How Grasshopper uses BigQuery and Cloud Dataflow for their real-time financial data app
For the past year, we’ve been working with Grasshopper, a proprietary trading firm based in Singapore, to scale its custom-built data processing platform. Grasshopper’s technology powers their use of time-series data in financial markets, providing information to evaluate liquidity or liquidity risks in those markets. The firm uses Google Cloud Platform (GCP) extensively to store, process and analyze large volumes of real-time market and trading data globally. It specifically uses BigQuery and Cloud Dataflow to make near real-time trading decisions and develop trading strategies.

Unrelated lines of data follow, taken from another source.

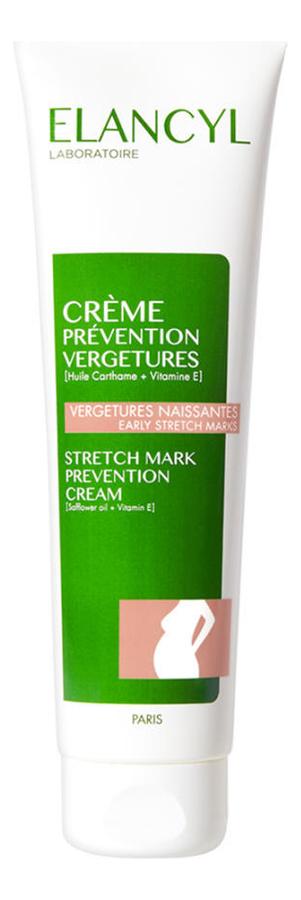 Фото - Крем для профилактики растяжек Creme Prevention Vergetures: Крем 150мл ногтивит усиленный крем 15мл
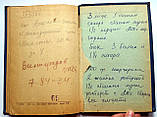 Дополнение к списку абонентов станции АТС г.Североморска. 1973 год, фото 10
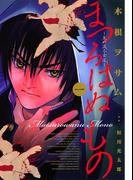 【1-5セット】まつろはぬもの(ヤングサンデーコミックス)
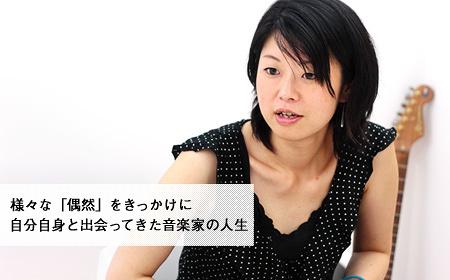 何かを探して流転する音楽家 波多野敦子(triola)インタビュー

Solace PubSub+ event brokers move events dynamically and in real time, to and from BigQuery via Cloud Dataflow.
Grasshopper’s primary goal in adopting GCP was to improve and scale its quantitative research capabilities by creating a research infrastructure accessible to team members that doesn’t limit their work. The firm needed reliable, accurate and stable data processing pipelines.
Grasshopper’s small team has to use technology strategically. Grasshopper designed Ahab, an Apache Beam-based Java application, as a high-performance data processing pipeline that uses real-time market data to calculate the value of the order book—a dynamic list of buy and sell orders that dictates stock pricing—from real-time market data received from multiple stock exchanges. The order book is the foundation for many trading and analytics applications. Ahab then ingests the end result to BigQuery, GCP’s fully managed data processing and analysis tool, utilizing the tool’s availability and scalability.
Before Ahab, Grasshopper relied on a solution developed in-house on Cassandra. The operational burden to maintain this technology stack, add new features and scale fast enough to meet future needs was extremely difficult to manage, particularly without a dedicated team to handle both the required infrastructure and applications. Grasshopper shifted to GCP to design and build Ahab, allowing the firm’s data engineering team to focus on data science rather than infrastructure maintenance.
Grasshopper’s quantitative analysts (known as quants) rely on the ability to process huge amounts of data in a precise and accurate way, to interact with rapidly changing financial markets. This allows for their trading research platforms to scale according to market conditions. For example, when markets are more volatile and produce more market data, the analysts have to be able to adjust accordingly. This solution allows the team to know that the data is reliable, correct and scalable, without having to worry about capacity or performance limitations.
Grasshopper’s team built Ahab to meet several goals:
To transport data from its on-premises environment to GCP;
To persist the vast volumes of market data received into BigQuery in query-able form so that Grasshopper’s traders can analyze and transform the data based on their needs;
To confirm the feasibility of using Apache Beam to calculate the order books in real time and store them on a daily basis from financial market data feeds; and
Ultimately, to allow traders to improve their probability of success when the strategies are deployed.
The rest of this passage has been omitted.